‘Kat.’ Emrys’s fingers hooked into my skirt, halting my retreat, and despite all my strength, the barest tug sent me stumbling back into the warmth of him. His hand resting easily at my hip.
I turned my head, hearing the depth of that concern, seeing the crease at his brow. How he knew me well enough to understand. ‘The Countess has the blades of the old kings. Three of them. On that bloody bracelet.’
Her holding Kysillian relics unsettled me. Enraged me more than I’d admit. Hating the feral noise in my head at the sight. The thought that perhaps I was the vicious creature the Council always feared.
Emrys went so still, those eyes pitch-black in an instant as I turned in his arms.
‘You didn’t know?’ I asked.
A frustrated breath slipped from his lips as he shook his head. ‘No. I thought they were just another relic. She’s had them a long while.’
If she controlled all seven blades, she controlled the elders’ will. Kysillians were ruled by the conquering of blades. The last to hold all seven was said to be Kysillia herself.
A testament of power; and Kysillian power was dangerous enough in our own hands … but in the Countess’s? Ishuddered at the thought. Emrys’s arm becoming firmer around my waist as if sensing my unease.
Then another thought occurred to me. ‘That ring on her finger—’
‘A dark artifact. Some say she’s held it for decades,’ he answered without hesitation. ‘It’s how she seals their vows. With dark magic. Nothing else is as powerful.’
Because no magic was as dangerous to fey as that of the dark beneath. It was why the Kysillians feared it so, because it took no purity of blood to wield it. Why they all had those same marks on their flesh.
‘How can she claim to be different from Montagor if she uses the same power?’ I demanded. Hating that they had no choice but to follow her. That the fey desperate enough had no choice.
‘Dark magic corrupts. I don’t imagine this is how she thought her rule would go. How desperate her hunger for power would make her when she began.’
No. Because we never learn.
‘Callen is a sacred name. One of the Kysillian kings.’ I couldn’t help my confusion at that Kysillian’s presence. How it chafed against everything the Kysillians were supposed to believe – how he could be in her service. Yet so was my father, and perhaps it was that truth that made me the most uncomfortable.

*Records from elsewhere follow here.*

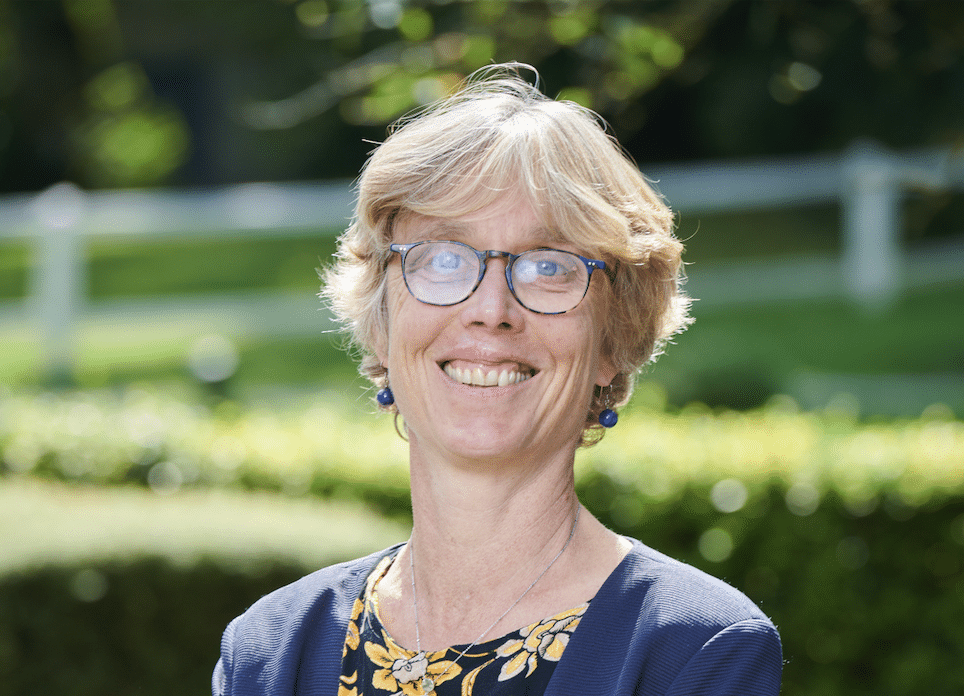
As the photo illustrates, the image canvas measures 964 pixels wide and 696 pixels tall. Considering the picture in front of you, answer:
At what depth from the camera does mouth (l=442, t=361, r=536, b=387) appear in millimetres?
1910

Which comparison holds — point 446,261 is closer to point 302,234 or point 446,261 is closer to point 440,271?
point 440,271

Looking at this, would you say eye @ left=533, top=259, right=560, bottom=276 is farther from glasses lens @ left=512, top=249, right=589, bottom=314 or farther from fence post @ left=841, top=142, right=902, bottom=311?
fence post @ left=841, top=142, right=902, bottom=311

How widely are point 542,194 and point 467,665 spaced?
841mm

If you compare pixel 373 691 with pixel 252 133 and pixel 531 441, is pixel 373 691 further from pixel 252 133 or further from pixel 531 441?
pixel 252 133

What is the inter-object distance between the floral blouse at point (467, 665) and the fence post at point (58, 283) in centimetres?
857

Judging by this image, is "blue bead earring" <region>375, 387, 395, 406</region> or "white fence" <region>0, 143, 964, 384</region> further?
"white fence" <region>0, 143, 964, 384</region>

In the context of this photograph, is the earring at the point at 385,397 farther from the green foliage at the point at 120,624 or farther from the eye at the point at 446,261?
the green foliage at the point at 120,624

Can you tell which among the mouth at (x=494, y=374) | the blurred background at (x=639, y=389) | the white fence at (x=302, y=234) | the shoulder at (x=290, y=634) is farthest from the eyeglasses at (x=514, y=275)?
the white fence at (x=302, y=234)

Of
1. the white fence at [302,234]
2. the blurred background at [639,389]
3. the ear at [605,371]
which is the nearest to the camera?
the ear at [605,371]

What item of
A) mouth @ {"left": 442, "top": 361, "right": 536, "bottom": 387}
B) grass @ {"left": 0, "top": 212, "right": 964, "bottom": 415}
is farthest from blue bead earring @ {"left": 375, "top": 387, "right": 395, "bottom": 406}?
grass @ {"left": 0, "top": 212, "right": 964, "bottom": 415}

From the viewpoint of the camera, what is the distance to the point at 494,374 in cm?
191

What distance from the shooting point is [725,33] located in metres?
Answer: 3.42

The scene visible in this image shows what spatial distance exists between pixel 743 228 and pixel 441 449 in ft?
43.0

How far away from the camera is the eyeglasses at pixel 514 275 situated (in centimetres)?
187
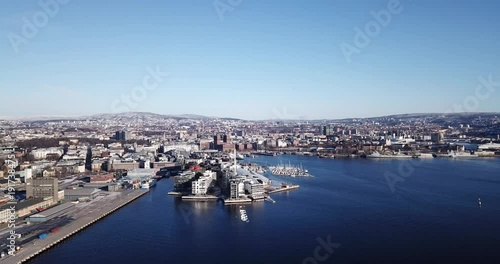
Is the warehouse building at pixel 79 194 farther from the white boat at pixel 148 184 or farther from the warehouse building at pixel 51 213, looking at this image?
the white boat at pixel 148 184

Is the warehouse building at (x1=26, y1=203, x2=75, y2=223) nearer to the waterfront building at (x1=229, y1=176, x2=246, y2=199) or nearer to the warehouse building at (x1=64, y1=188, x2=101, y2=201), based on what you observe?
the warehouse building at (x1=64, y1=188, x2=101, y2=201)

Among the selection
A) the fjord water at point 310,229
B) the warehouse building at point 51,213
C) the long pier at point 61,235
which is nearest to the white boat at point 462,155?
the fjord water at point 310,229

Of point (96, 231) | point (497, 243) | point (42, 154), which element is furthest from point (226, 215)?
point (42, 154)

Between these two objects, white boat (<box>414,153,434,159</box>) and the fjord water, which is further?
white boat (<box>414,153,434,159</box>)

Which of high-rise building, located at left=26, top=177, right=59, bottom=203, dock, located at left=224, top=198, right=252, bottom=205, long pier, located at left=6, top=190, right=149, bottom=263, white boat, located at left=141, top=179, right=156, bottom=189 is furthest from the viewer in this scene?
white boat, located at left=141, top=179, right=156, bottom=189

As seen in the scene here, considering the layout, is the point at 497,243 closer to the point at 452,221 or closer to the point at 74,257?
the point at 452,221

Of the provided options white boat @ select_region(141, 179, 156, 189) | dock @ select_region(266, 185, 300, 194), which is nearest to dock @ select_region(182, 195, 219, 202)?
dock @ select_region(266, 185, 300, 194)

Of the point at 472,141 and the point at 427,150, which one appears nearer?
the point at 427,150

‘Callen has been under her control for over a decade. The Kysillians owed her a debt, so they traded a warrior they had no need of.’
How easily they’d traded their own blood. Showing how far the Countess’s reach had stretched. So even the fey elders were playing her games.

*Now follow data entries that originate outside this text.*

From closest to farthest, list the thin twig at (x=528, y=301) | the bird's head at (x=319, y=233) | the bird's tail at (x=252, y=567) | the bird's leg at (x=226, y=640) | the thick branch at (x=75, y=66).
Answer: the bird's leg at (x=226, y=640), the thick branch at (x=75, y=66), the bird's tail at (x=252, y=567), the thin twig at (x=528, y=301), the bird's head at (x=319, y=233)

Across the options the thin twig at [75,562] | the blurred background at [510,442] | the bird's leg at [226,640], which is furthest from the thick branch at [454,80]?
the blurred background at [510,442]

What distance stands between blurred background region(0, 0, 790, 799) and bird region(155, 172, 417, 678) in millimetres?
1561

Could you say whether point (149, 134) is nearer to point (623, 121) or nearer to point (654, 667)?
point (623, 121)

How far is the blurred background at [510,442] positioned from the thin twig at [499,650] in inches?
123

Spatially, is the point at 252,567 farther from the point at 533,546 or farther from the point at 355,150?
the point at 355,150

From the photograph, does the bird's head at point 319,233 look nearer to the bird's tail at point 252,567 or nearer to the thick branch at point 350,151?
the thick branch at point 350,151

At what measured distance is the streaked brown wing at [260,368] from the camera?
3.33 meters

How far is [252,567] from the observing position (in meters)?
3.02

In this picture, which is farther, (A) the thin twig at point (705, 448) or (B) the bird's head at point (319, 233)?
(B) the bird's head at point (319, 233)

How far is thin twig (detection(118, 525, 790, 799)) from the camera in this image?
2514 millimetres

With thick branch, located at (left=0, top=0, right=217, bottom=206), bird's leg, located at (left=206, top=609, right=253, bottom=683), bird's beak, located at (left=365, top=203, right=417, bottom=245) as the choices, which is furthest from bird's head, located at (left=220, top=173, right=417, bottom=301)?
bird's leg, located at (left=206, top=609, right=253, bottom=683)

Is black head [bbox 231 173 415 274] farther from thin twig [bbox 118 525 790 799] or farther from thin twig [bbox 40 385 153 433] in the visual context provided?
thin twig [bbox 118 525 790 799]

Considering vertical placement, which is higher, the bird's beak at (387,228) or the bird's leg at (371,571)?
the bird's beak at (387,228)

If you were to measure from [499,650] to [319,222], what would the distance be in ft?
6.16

Then something occurred to me. Something I’d missed. My eyes fell to where my father’s hilt gleamed amongst the bedcovers where it had slipped from my bag.
‘You’re not surprised I recognise those sacred blades?’ That I’d know them so well despite not being raised by the elders. Would know them because I wielded one the same.

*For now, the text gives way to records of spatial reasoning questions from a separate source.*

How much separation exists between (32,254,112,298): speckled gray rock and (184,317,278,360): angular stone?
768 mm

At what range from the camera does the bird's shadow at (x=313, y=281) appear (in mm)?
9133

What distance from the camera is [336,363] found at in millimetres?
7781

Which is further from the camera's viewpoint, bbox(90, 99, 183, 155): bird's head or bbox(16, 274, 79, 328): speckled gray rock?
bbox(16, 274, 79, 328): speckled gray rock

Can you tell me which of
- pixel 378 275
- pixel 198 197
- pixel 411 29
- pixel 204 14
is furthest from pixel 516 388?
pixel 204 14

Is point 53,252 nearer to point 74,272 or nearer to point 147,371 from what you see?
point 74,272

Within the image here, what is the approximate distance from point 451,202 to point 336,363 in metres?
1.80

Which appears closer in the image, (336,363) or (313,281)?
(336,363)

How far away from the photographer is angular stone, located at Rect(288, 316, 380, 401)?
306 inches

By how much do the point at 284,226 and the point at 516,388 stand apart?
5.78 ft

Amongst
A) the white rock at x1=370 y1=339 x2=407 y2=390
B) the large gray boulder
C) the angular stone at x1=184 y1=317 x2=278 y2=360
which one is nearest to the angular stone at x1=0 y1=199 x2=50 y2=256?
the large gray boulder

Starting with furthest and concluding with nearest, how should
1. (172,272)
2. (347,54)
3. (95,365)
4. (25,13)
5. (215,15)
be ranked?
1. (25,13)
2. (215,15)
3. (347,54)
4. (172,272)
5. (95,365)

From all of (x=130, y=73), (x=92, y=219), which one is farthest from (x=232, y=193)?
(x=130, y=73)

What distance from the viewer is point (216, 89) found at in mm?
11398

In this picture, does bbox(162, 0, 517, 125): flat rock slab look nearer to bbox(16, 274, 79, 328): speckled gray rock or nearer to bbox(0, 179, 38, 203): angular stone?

‘No, Croinn.’ His smile was small. Knowing. ‘A sacred blade is hard to miss.’
Of course, because he was Verr. He would have known it upon sight. Yet … it hadn’t changed anything. He’d never asked about it. How he’d just accepted that piece of me. Even knowing what darkness had created him.
‘It didn’t bother you?’ That I was Kysillian. That I held a blade that promised to end Verr.
His thumb dragged over my cheekbone. ‘You could have chosen to drive that blade right through my cursed heart and it wouldn’t have bothered me at all, Kat.’
My breath caught with the depth of that confession. My fingers tracing the line of his jaw. This beautiful foolish man.
‘Tell me you’re all right?’ He bent his head, lips moving gently across my cheekbone.
I couldn’t – I wasn’t. Not since I’d seen how far the lies had run.
‘Master Hale said my father’s name,’ I answered, unable to bear the pain of it, like a bruise on my heart, any longer. ‘He knew it. All that time he knew it because—’
My hands slid up to rest on his shoulders. Anything to steady myself. Emrys’s hands gently captured my face, as if I was something delicate between his palms.
‘He made him leave somehow.’ I opened my eyes to see the darkness of his own. Darkness that I knew was in reaction to my own pain.
‘Kayin,’ he answered softly and, unlike when Hale said it, there was something comforting about Emrys speaking my father’s name. As if making him real again for the barest moment.